Optionally, store the scraped data in a file or database (to ease sharing the data with others). To do so, export the scraped data to either a JSON file or a MongoDB database.

In [21]:
# Export data to JSON
import json
#the below comes from https://www.geeksforgeeks.org/reading-and-writing-json-to-a-file-in-python/

# Serializing json
json_object = json.dumps(list_of_dicts, indent=4)
 
# Writing to sample.json
with open("mars_news_text.json", "w") as outfile:
    outfile.write(json_object)

In [33]:
# Export data to MongoDB
# if you haven't started MongoDB make sure to run "brew services start mongodb-community@6.0"
# in your terminal.  Once you are done you can run "brew services stop mongodb-community@6.0"
# in your terminal to stop running MongoDB

from pymongo import MongoClient
mongo = MongoClient('localhost',port=27017)


In [46]:
mars_news_db = mongo['mars_news_text']
mars_news_tbl = mars_news_db['mars_news_table']


In [51]:
#mongo.list_database_names()
#mars_news_db.list_collection_names()


In [48]:
mars_news_tbl.insert_many(list_of_dicts)
#list_of_dicts[0]

<pymongo.results.InsertManyResult at 0x7fabd0086850>

In [49]:
results = mars_news_tbl.find()
for result in results:
    print(result)

{'_id': ObjectId('63b37eb66aadbb6990e97862'), 'title': "NASA Wins 4 Webbys, 4 People's Voice Awards", 'preview': 'Winners include the JPL-managed "Send Your Name to Mars" campaign, NASA\'s Global Climate Change website and Solar System Interactive.'}
{'_id': ObjectId('63b37eb66aadbb6990e97863'), 'title': "The Launch Is Approaching for NASA's Next Mars Rover, Perseverance", 'preview': "The Red Planet's surface has been visited by eight NASA spacecraft. The ninth will be the first that includes a roundtrip ticket in its flight plan. "}
{'_id': ObjectId('63b37eb66aadbb6990e97864'), 'title': 'Naming a NASA Mars Rover Can Change Your Life', 'preview': 'Want to name the robotic scientist NASA is sending to Mars in 2020? The student who named Curiosity — the rover currently exploring Mars — will tell you this is an opportunity worth taking.'}
{'_id': ObjectId('63b37eb66aadbb6990e97865'), 'title': 'Mars 2020 Unwrapped and Ready for More Testing', 'preview': "In time-lapse video, bunny-suited e

In [50]:
#Run if you want to drop the MongoDb Collection and Db
mars_news_db.drop_collection('mars_news_table')
mongo.drop_database('mars_news_text')

_Set of tasks:_
• 1. Please copy the stretch of the Mars news export code from "# Writing to" through "mongo = MongoClient('localhost',port=27017)".
• 2. Say whether each statement agrees with the Mars news export code, answering yes or no and quoting the deciding words: (a) The JSON output is written to a file named mars_news_text.json. (b) The data is serialized to JSON with an indent of 2. (c) The MongoDB collection is named mars_news_table.

_Data segment:_
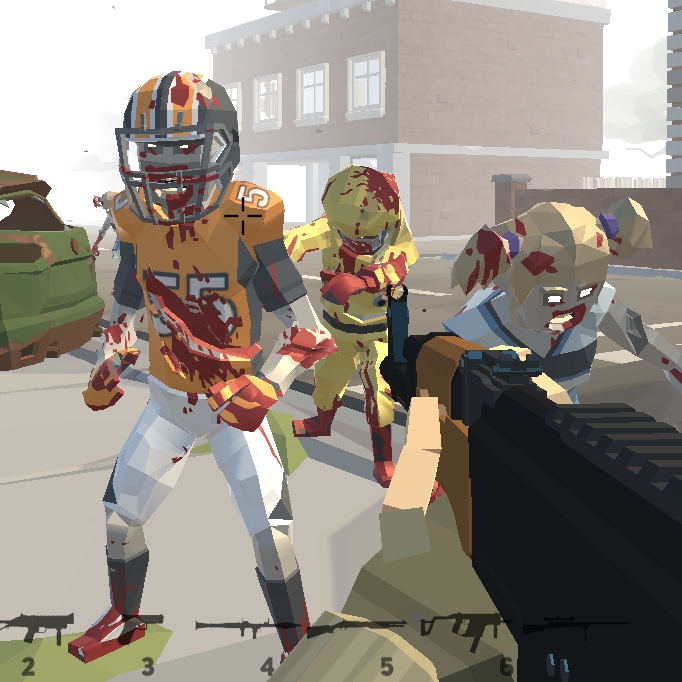 Игра Зомби Шутер 2 3D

_Answers given:_
• 1.
# Writing to sample.json
with open("mars_news_text.json", "w") as outfile:
    outfile.write(json_object)

In [33]:
# Export data to MongoDB
# if you haven't started MongoDB make sure to run "brew services start mongodb-community@6.0"
# in your terminal.  Once you are done you can run "brew services stop mongodb-community@6.0"
# in your terminal to stop running MongoDB

from pymongo import MongoClient
mongo = MongoClient('localhost',port=27017)

• 2.
(a) Yes: "with open("mars_news_text.json", "w") as outfile:"
(b) No: "json.dumps(list_of_dicts, indent=4)"
(c) Yes: "mars_news_tbl = mars_news_db['mars_news_table']"